Apache StreamPark™'s Production Practice in Joyme

· 11 min read

Abstract: This article presents the production practices of StreamPark at Joyme, written by Qin Jiyong, a big data engineer at Joyme. The main contents include:

Encountering StreamPark
Flink SQL job development
Custom code job development
Monitoring and alerting
Common issues
Community impressions
Summary

1 Encountering Apache StreamPark™

Encountering StreamPark was inevitable. Based on our existing real-time job development mode, we had to find an open-source platform to support our company's real-time business. Our current situation was as follows:

We wrote jobs and packaged them to servers, then executed the Flink run command to submit them, which was a cumbersome and inefficient process.
Flink SQL was submitted through a self-developed old platform. The developers of the old platform had left, and no one maintained the subsequent code, even if someone did, they would have to face the problem of high maintenance costs.
Some of the authors were SparkStreaming jobs, with two sets of streaming engines and frameworks not unified, resulting in high development costs.
Real-time jobs were developed in Scala and Java, with languages and technology stacks not unified.
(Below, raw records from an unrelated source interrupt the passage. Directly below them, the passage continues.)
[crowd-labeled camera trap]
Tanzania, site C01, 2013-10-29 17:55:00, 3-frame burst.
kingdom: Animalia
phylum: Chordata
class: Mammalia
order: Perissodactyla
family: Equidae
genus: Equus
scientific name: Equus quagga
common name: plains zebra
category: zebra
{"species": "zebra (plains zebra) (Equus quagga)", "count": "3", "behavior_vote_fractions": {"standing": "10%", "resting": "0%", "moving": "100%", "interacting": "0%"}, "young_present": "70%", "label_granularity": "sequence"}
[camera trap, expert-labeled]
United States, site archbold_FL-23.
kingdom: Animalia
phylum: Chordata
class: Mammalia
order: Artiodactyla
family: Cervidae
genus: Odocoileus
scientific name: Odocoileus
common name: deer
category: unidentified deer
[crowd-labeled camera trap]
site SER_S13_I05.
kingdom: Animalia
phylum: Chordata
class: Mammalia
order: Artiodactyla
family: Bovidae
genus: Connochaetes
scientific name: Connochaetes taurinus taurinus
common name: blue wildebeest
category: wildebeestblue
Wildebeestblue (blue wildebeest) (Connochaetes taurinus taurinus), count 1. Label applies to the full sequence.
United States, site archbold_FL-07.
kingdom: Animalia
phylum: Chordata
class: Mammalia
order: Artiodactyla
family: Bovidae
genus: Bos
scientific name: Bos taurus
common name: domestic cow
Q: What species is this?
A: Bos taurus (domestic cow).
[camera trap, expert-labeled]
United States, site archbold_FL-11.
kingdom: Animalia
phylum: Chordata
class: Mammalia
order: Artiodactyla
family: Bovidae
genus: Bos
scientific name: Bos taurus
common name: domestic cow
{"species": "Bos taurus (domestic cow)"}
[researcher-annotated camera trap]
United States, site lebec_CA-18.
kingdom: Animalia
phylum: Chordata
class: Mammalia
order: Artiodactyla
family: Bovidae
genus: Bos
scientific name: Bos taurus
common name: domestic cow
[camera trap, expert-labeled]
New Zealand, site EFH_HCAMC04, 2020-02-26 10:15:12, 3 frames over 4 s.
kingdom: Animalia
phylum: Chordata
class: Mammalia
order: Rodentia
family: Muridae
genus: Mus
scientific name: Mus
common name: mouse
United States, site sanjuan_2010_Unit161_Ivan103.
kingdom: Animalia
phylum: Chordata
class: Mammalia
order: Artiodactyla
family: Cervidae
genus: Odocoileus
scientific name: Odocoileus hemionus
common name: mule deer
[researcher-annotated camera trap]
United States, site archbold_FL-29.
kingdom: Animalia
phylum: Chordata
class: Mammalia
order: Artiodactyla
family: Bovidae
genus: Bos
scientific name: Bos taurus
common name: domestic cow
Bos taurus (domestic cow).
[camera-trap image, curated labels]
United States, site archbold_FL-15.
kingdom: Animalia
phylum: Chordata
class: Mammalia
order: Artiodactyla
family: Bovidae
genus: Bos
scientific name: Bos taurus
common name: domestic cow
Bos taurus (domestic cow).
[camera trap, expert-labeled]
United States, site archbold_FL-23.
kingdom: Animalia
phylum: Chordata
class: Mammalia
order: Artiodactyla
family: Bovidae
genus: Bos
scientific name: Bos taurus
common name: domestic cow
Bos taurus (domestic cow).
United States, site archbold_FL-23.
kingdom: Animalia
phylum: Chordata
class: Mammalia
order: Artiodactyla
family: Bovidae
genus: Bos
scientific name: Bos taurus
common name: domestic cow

For all these reasons, we needed an open-source platform to manage our real-time jobs, and we also needed to refactor to unify the development mode and language and centralize project management.

The first encounter with StreamPark basically confirmed our choice. We quickly deployed and installed according to the official documentation, performed some operations after setting up, and were greeted with a user-friendly interface. StreamPark's support for multiple versions of Flink, permission management, job monitoring, and other series of functions already met our needs well. Further understanding revealed that its community is also very active. We have witnessed the process of StreamPark's feature completion since version 1.1.0. The development team is very ambitious, and we believe they will continue to improve.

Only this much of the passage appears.